■ DIRECTIONS FOR THIS TASK: Return the part of the passage on Rocky and prizefighting between "The prizefighting aspects" and "fleshpots and despots.", inclusive, word for word.

■ PASSAGE:
>> Begin

The prizefighting aspects of the film were awash in bathos. Those who follow the sport know it is controlled by a handful of promoters, the networks, and the cash of gambling casinos and countries on the make which have dubious governments. Recent heavyweight fights have been a constant at Vegas’s Caesar’s Palace, because the high-rollers who arrive subsidize the purses. The week of the Ali–Larry Holmes fight marked the biggest take in casino history in Vegas.

The other sites for heavyweight fights have been in such bastions of democracy as Zaire, Manila, Kuala Lumpur, and Praetoria, South Africa. In short, the game is controlled by fleshpots and despots.

Yet we, the audience, were asked to believe that the cinematic Rocky (with no connections) was tapped to fight for the heavyweight crown after a mediocre career of mixing it up in church smokers. Since Hollywood often demands that we leave our brains at the popcorn counter, let’s for a moment accept this. There is a thin premise here, since Muhammad Ali (on whom the champion, Apollo Creed, is based) fought lesser local lights in his day. But the difference is that in reality Ali’s opponents were all part of the corporate hustle. First off, Ali’s hand-picked opponents needed to fill strict prerequisites. They would be underdogs to a flower child (unlike that magnificence of mayhem, Rocky); unlike Rocky, they would never be punchers (bangers) but cream-puff hitters (Jean-Pierre Coopman, Joe Bugner, Rudi Luebers, Karl Mildenberg, etc.) And like many of the aforementioned pacifists, they would have a connection—usually a foreign country shilling for them and guaranteeing a lucrative and easy payday for Ali. The government payday for staging Ali was that the world would see the host nation exhibiting clean and open sport, thus belying its well-earned ranking for human-rights violations.

>> End

■ GIVEN RECORDS:
>> Begin

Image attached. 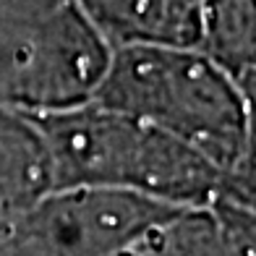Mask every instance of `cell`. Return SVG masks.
<instances>
[{
	"label": "cell",
	"instance_id": "obj_4",
	"mask_svg": "<svg viewBox=\"0 0 256 256\" xmlns=\"http://www.w3.org/2000/svg\"><path fill=\"white\" fill-rule=\"evenodd\" d=\"M186 206L108 188H55L24 212L26 256H115Z\"/></svg>",
	"mask_w": 256,
	"mask_h": 256
},
{
	"label": "cell",
	"instance_id": "obj_2",
	"mask_svg": "<svg viewBox=\"0 0 256 256\" xmlns=\"http://www.w3.org/2000/svg\"><path fill=\"white\" fill-rule=\"evenodd\" d=\"M92 100L152 123L222 176L246 149V100L238 78L194 44H118Z\"/></svg>",
	"mask_w": 256,
	"mask_h": 256
},
{
	"label": "cell",
	"instance_id": "obj_7",
	"mask_svg": "<svg viewBox=\"0 0 256 256\" xmlns=\"http://www.w3.org/2000/svg\"><path fill=\"white\" fill-rule=\"evenodd\" d=\"M115 256H236L214 204L165 217Z\"/></svg>",
	"mask_w": 256,
	"mask_h": 256
},
{
	"label": "cell",
	"instance_id": "obj_1",
	"mask_svg": "<svg viewBox=\"0 0 256 256\" xmlns=\"http://www.w3.org/2000/svg\"><path fill=\"white\" fill-rule=\"evenodd\" d=\"M34 118L55 188H108L170 206H206L220 196L222 172L212 162L136 115L89 100Z\"/></svg>",
	"mask_w": 256,
	"mask_h": 256
},
{
	"label": "cell",
	"instance_id": "obj_6",
	"mask_svg": "<svg viewBox=\"0 0 256 256\" xmlns=\"http://www.w3.org/2000/svg\"><path fill=\"white\" fill-rule=\"evenodd\" d=\"M194 48L232 78L256 74V0H202Z\"/></svg>",
	"mask_w": 256,
	"mask_h": 256
},
{
	"label": "cell",
	"instance_id": "obj_3",
	"mask_svg": "<svg viewBox=\"0 0 256 256\" xmlns=\"http://www.w3.org/2000/svg\"><path fill=\"white\" fill-rule=\"evenodd\" d=\"M110 50L76 0H0V102L32 115L89 102Z\"/></svg>",
	"mask_w": 256,
	"mask_h": 256
},
{
	"label": "cell",
	"instance_id": "obj_5",
	"mask_svg": "<svg viewBox=\"0 0 256 256\" xmlns=\"http://www.w3.org/2000/svg\"><path fill=\"white\" fill-rule=\"evenodd\" d=\"M100 34L118 44H196L199 0H76Z\"/></svg>",
	"mask_w": 256,
	"mask_h": 256
}]
</instances>
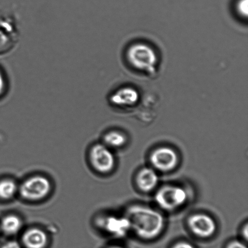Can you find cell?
Listing matches in <instances>:
<instances>
[{"instance_id":"obj_1","label":"cell","mask_w":248,"mask_h":248,"mask_svg":"<svg viewBox=\"0 0 248 248\" xmlns=\"http://www.w3.org/2000/svg\"><path fill=\"white\" fill-rule=\"evenodd\" d=\"M130 228L143 239H153L162 232L164 218L161 214L144 206H131L126 213Z\"/></svg>"},{"instance_id":"obj_16","label":"cell","mask_w":248,"mask_h":248,"mask_svg":"<svg viewBox=\"0 0 248 248\" xmlns=\"http://www.w3.org/2000/svg\"><path fill=\"white\" fill-rule=\"evenodd\" d=\"M235 9L237 14L242 18L248 16V0H237L235 3Z\"/></svg>"},{"instance_id":"obj_21","label":"cell","mask_w":248,"mask_h":248,"mask_svg":"<svg viewBox=\"0 0 248 248\" xmlns=\"http://www.w3.org/2000/svg\"><path fill=\"white\" fill-rule=\"evenodd\" d=\"M108 248H124L122 247H120V246H111Z\"/></svg>"},{"instance_id":"obj_4","label":"cell","mask_w":248,"mask_h":248,"mask_svg":"<svg viewBox=\"0 0 248 248\" xmlns=\"http://www.w3.org/2000/svg\"><path fill=\"white\" fill-rule=\"evenodd\" d=\"M187 194L183 188L176 186H165L157 191L155 201L162 208L172 210L184 205Z\"/></svg>"},{"instance_id":"obj_18","label":"cell","mask_w":248,"mask_h":248,"mask_svg":"<svg viewBox=\"0 0 248 248\" xmlns=\"http://www.w3.org/2000/svg\"><path fill=\"white\" fill-rule=\"evenodd\" d=\"M5 88H6V82H5L3 74L0 70V96L4 93Z\"/></svg>"},{"instance_id":"obj_15","label":"cell","mask_w":248,"mask_h":248,"mask_svg":"<svg viewBox=\"0 0 248 248\" xmlns=\"http://www.w3.org/2000/svg\"><path fill=\"white\" fill-rule=\"evenodd\" d=\"M9 34H7L4 29L0 28V53L6 52L11 46Z\"/></svg>"},{"instance_id":"obj_6","label":"cell","mask_w":248,"mask_h":248,"mask_svg":"<svg viewBox=\"0 0 248 248\" xmlns=\"http://www.w3.org/2000/svg\"><path fill=\"white\" fill-rule=\"evenodd\" d=\"M188 225L191 231L202 238L212 236L217 228L213 218L203 214L192 215L188 220Z\"/></svg>"},{"instance_id":"obj_19","label":"cell","mask_w":248,"mask_h":248,"mask_svg":"<svg viewBox=\"0 0 248 248\" xmlns=\"http://www.w3.org/2000/svg\"><path fill=\"white\" fill-rule=\"evenodd\" d=\"M1 248H22L21 245L16 241H9L2 245Z\"/></svg>"},{"instance_id":"obj_11","label":"cell","mask_w":248,"mask_h":248,"mask_svg":"<svg viewBox=\"0 0 248 248\" xmlns=\"http://www.w3.org/2000/svg\"><path fill=\"white\" fill-rule=\"evenodd\" d=\"M23 227V222L16 215H7L2 218L0 229L7 235H15L20 231Z\"/></svg>"},{"instance_id":"obj_17","label":"cell","mask_w":248,"mask_h":248,"mask_svg":"<svg viewBox=\"0 0 248 248\" xmlns=\"http://www.w3.org/2000/svg\"><path fill=\"white\" fill-rule=\"evenodd\" d=\"M227 248H247V247L244 243L235 240V241L231 242L230 244L228 245Z\"/></svg>"},{"instance_id":"obj_7","label":"cell","mask_w":248,"mask_h":248,"mask_svg":"<svg viewBox=\"0 0 248 248\" xmlns=\"http://www.w3.org/2000/svg\"><path fill=\"white\" fill-rule=\"evenodd\" d=\"M151 162L155 168L161 171H170L176 166L178 157L171 148H158L153 152Z\"/></svg>"},{"instance_id":"obj_3","label":"cell","mask_w":248,"mask_h":248,"mask_svg":"<svg viewBox=\"0 0 248 248\" xmlns=\"http://www.w3.org/2000/svg\"><path fill=\"white\" fill-rule=\"evenodd\" d=\"M51 188L49 180L38 175L26 179L19 187V191L25 200L38 201L46 198L49 194Z\"/></svg>"},{"instance_id":"obj_8","label":"cell","mask_w":248,"mask_h":248,"mask_svg":"<svg viewBox=\"0 0 248 248\" xmlns=\"http://www.w3.org/2000/svg\"><path fill=\"white\" fill-rule=\"evenodd\" d=\"M140 101V94L132 87L126 86L116 90L110 97L112 105L119 108H131Z\"/></svg>"},{"instance_id":"obj_14","label":"cell","mask_w":248,"mask_h":248,"mask_svg":"<svg viewBox=\"0 0 248 248\" xmlns=\"http://www.w3.org/2000/svg\"><path fill=\"white\" fill-rule=\"evenodd\" d=\"M125 142V136L118 131H110L104 135V144L108 148L121 147Z\"/></svg>"},{"instance_id":"obj_2","label":"cell","mask_w":248,"mask_h":248,"mask_svg":"<svg viewBox=\"0 0 248 248\" xmlns=\"http://www.w3.org/2000/svg\"><path fill=\"white\" fill-rule=\"evenodd\" d=\"M126 57L130 66L139 72L150 75L156 72V52L147 43L138 42L130 46Z\"/></svg>"},{"instance_id":"obj_9","label":"cell","mask_w":248,"mask_h":248,"mask_svg":"<svg viewBox=\"0 0 248 248\" xmlns=\"http://www.w3.org/2000/svg\"><path fill=\"white\" fill-rule=\"evenodd\" d=\"M22 241L27 248H45L47 245L48 236L43 230L33 228L24 233Z\"/></svg>"},{"instance_id":"obj_12","label":"cell","mask_w":248,"mask_h":248,"mask_svg":"<svg viewBox=\"0 0 248 248\" xmlns=\"http://www.w3.org/2000/svg\"><path fill=\"white\" fill-rule=\"evenodd\" d=\"M108 229L113 234L123 235L130 229V226L126 218H108Z\"/></svg>"},{"instance_id":"obj_10","label":"cell","mask_w":248,"mask_h":248,"mask_svg":"<svg viewBox=\"0 0 248 248\" xmlns=\"http://www.w3.org/2000/svg\"><path fill=\"white\" fill-rule=\"evenodd\" d=\"M159 181L156 172L150 167H145L138 174L137 183L139 188L143 191H150L156 186Z\"/></svg>"},{"instance_id":"obj_20","label":"cell","mask_w":248,"mask_h":248,"mask_svg":"<svg viewBox=\"0 0 248 248\" xmlns=\"http://www.w3.org/2000/svg\"><path fill=\"white\" fill-rule=\"evenodd\" d=\"M172 248H194V247L189 243L182 242L175 245Z\"/></svg>"},{"instance_id":"obj_5","label":"cell","mask_w":248,"mask_h":248,"mask_svg":"<svg viewBox=\"0 0 248 248\" xmlns=\"http://www.w3.org/2000/svg\"><path fill=\"white\" fill-rule=\"evenodd\" d=\"M89 158L92 166L100 173H108L115 166V157L106 145H94L90 151Z\"/></svg>"},{"instance_id":"obj_13","label":"cell","mask_w":248,"mask_h":248,"mask_svg":"<svg viewBox=\"0 0 248 248\" xmlns=\"http://www.w3.org/2000/svg\"><path fill=\"white\" fill-rule=\"evenodd\" d=\"M18 187L13 180L4 179L0 181V198L9 200L16 196Z\"/></svg>"}]
</instances>
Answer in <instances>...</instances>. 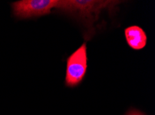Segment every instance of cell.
<instances>
[{
  "label": "cell",
  "instance_id": "obj_3",
  "mask_svg": "<svg viewBox=\"0 0 155 115\" xmlns=\"http://www.w3.org/2000/svg\"><path fill=\"white\" fill-rule=\"evenodd\" d=\"M87 47L84 43L67 59L65 85L74 87L83 80L87 70Z\"/></svg>",
  "mask_w": 155,
  "mask_h": 115
},
{
  "label": "cell",
  "instance_id": "obj_2",
  "mask_svg": "<svg viewBox=\"0 0 155 115\" xmlns=\"http://www.w3.org/2000/svg\"><path fill=\"white\" fill-rule=\"evenodd\" d=\"M61 0H22L12 4L13 14L20 19L49 15L51 9L60 8Z\"/></svg>",
  "mask_w": 155,
  "mask_h": 115
},
{
  "label": "cell",
  "instance_id": "obj_4",
  "mask_svg": "<svg viewBox=\"0 0 155 115\" xmlns=\"http://www.w3.org/2000/svg\"><path fill=\"white\" fill-rule=\"evenodd\" d=\"M127 43L134 50H141L147 44V35L144 30L138 26H131L124 30Z\"/></svg>",
  "mask_w": 155,
  "mask_h": 115
},
{
  "label": "cell",
  "instance_id": "obj_5",
  "mask_svg": "<svg viewBox=\"0 0 155 115\" xmlns=\"http://www.w3.org/2000/svg\"><path fill=\"white\" fill-rule=\"evenodd\" d=\"M127 115H145V114H143L141 112L138 111V110H131V111L129 112L128 114Z\"/></svg>",
  "mask_w": 155,
  "mask_h": 115
},
{
  "label": "cell",
  "instance_id": "obj_1",
  "mask_svg": "<svg viewBox=\"0 0 155 115\" xmlns=\"http://www.w3.org/2000/svg\"><path fill=\"white\" fill-rule=\"evenodd\" d=\"M120 1H94V0H62L60 10L77 15L91 25L104 9H114Z\"/></svg>",
  "mask_w": 155,
  "mask_h": 115
}]
</instances>
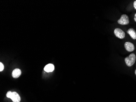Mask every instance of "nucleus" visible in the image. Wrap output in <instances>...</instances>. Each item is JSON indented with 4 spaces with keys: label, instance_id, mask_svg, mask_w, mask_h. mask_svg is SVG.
<instances>
[{
    "label": "nucleus",
    "instance_id": "f257e3e1",
    "mask_svg": "<svg viewBox=\"0 0 136 102\" xmlns=\"http://www.w3.org/2000/svg\"><path fill=\"white\" fill-rule=\"evenodd\" d=\"M136 61V55L135 54L132 53L128 56L126 57L125 58V63L126 65L128 67H131L135 63Z\"/></svg>",
    "mask_w": 136,
    "mask_h": 102
},
{
    "label": "nucleus",
    "instance_id": "9b49d317",
    "mask_svg": "<svg viewBox=\"0 0 136 102\" xmlns=\"http://www.w3.org/2000/svg\"><path fill=\"white\" fill-rule=\"evenodd\" d=\"M134 7L135 8V9H136V0L133 3Z\"/></svg>",
    "mask_w": 136,
    "mask_h": 102
},
{
    "label": "nucleus",
    "instance_id": "20e7f679",
    "mask_svg": "<svg viewBox=\"0 0 136 102\" xmlns=\"http://www.w3.org/2000/svg\"><path fill=\"white\" fill-rule=\"evenodd\" d=\"M124 47L126 50L129 52H132L135 50L134 45L130 42H126L124 44Z\"/></svg>",
    "mask_w": 136,
    "mask_h": 102
},
{
    "label": "nucleus",
    "instance_id": "1a4fd4ad",
    "mask_svg": "<svg viewBox=\"0 0 136 102\" xmlns=\"http://www.w3.org/2000/svg\"><path fill=\"white\" fill-rule=\"evenodd\" d=\"M4 69V65L2 63H0V71L1 72Z\"/></svg>",
    "mask_w": 136,
    "mask_h": 102
},
{
    "label": "nucleus",
    "instance_id": "6e6552de",
    "mask_svg": "<svg viewBox=\"0 0 136 102\" xmlns=\"http://www.w3.org/2000/svg\"><path fill=\"white\" fill-rule=\"evenodd\" d=\"M54 69V65L52 64H49L45 66L44 68V70L47 72H52Z\"/></svg>",
    "mask_w": 136,
    "mask_h": 102
},
{
    "label": "nucleus",
    "instance_id": "0eeeda50",
    "mask_svg": "<svg viewBox=\"0 0 136 102\" xmlns=\"http://www.w3.org/2000/svg\"><path fill=\"white\" fill-rule=\"evenodd\" d=\"M127 33L134 40L136 39V32L133 28H130L127 31Z\"/></svg>",
    "mask_w": 136,
    "mask_h": 102
},
{
    "label": "nucleus",
    "instance_id": "423d86ee",
    "mask_svg": "<svg viewBox=\"0 0 136 102\" xmlns=\"http://www.w3.org/2000/svg\"><path fill=\"white\" fill-rule=\"evenodd\" d=\"M21 74V72L20 69H16L13 71L12 73V76L14 78H18L20 76Z\"/></svg>",
    "mask_w": 136,
    "mask_h": 102
},
{
    "label": "nucleus",
    "instance_id": "f8f14e48",
    "mask_svg": "<svg viewBox=\"0 0 136 102\" xmlns=\"http://www.w3.org/2000/svg\"><path fill=\"white\" fill-rule=\"evenodd\" d=\"M134 20L136 22V13L135 14V17H134Z\"/></svg>",
    "mask_w": 136,
    "mask_h": 102
},
{
    "label": "nucleus",
    "instance_id": "9d476101",
    "mask_svg": "<svg viewBox=\"0 0 136 102\" xmlns=\"http://www.w3.org/2000/svg\"><path fill=\"white\" fill-rule=\"evenodd\" d=\"M11 93H12V92H11V91H8L7 93V97L8 98H10V96H11Z\"/></svg>",
    "mask_w": 136,
    "mask_h": 102
},
{
    "label": "nucleus",
    "instance_id": "f03ea898",
    "mask_svg": "<svg viewBox=\"0 0 136 102\" xmlns=\"http://www.w3.org/2000/svg\"><path fill=\"white\" fill-rule=\"evenodd\" d=\"M129 17L126 14H124L121 15L120 19L118 20V22L121 25H127L129 23Z\"/></svg>",
    "mask_w": 136,
    "mask_h": 102
},
{
    "label": "nucleus",
    "instance_id": "7ed1b4c3",
    "mask_svg": "<svg viewBox=\"0 0 136 102\" xmlns=\"http://www.w3.org/2000/svg\"><path fill=\"white\" fill-rule=\"evenodd\" d=\"M114 32L115 36L120 39H123L125 38V32L120 28H117L115 29Z\"/></svg>",
    "mask_w": 136,
    "mask_h": 102
},
{
    "label": "nucleus",
    "instance_id": "39448f33",
    "mask_svg": "<svg viewBox=\"0 0 136 102\" xmlns=\"http://www.w3.org/2000/svg\"><path fill=\"white\" fill-rule=\"evenodd\" d=\"M10 98L11 99L13 102H20L21 99L18 94L16 92H12Z\"/></svg>",
    "mask_w": 136,
    "mask_h": 102
},
{
    "label": "nucleus",
    "instance_id": "ddd939ff",
    "mask_svg": "<svg viewBox=\"0 0 136 102\" xmlns=\"http://www.w3.org/2000/svg\"><path fill=\"white\" fill-rule=\"evenodd\" d=\"M135 74H136V70H135Z\"/></svg>",
    "mask_w": 136,
    "mask_h": 102
}]
</instances>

>> End

■ SOLVED EXERCISE:
The prizefighting aspects of the film were awash in bathos. Those who follow the sport know it is controlled by a handful of promoters, the networks, and the cash of gambling casinos and countries on the make which have dubious governments. Recent heavyweight fights have been a constant at Vegas’s Caesar’s Palace, because the high-rollers who arrive subsidize the purses. The week of the Ali–Larry Holmes fight marked the biggest take in casino history in Vegas.

The other sites for heavyweight fights have been in such bastions of democracy as Zaire, Manila, Kuala Lumpur, and Praetoria, South Africa. In short, the game is controlled by fleshpots and despots.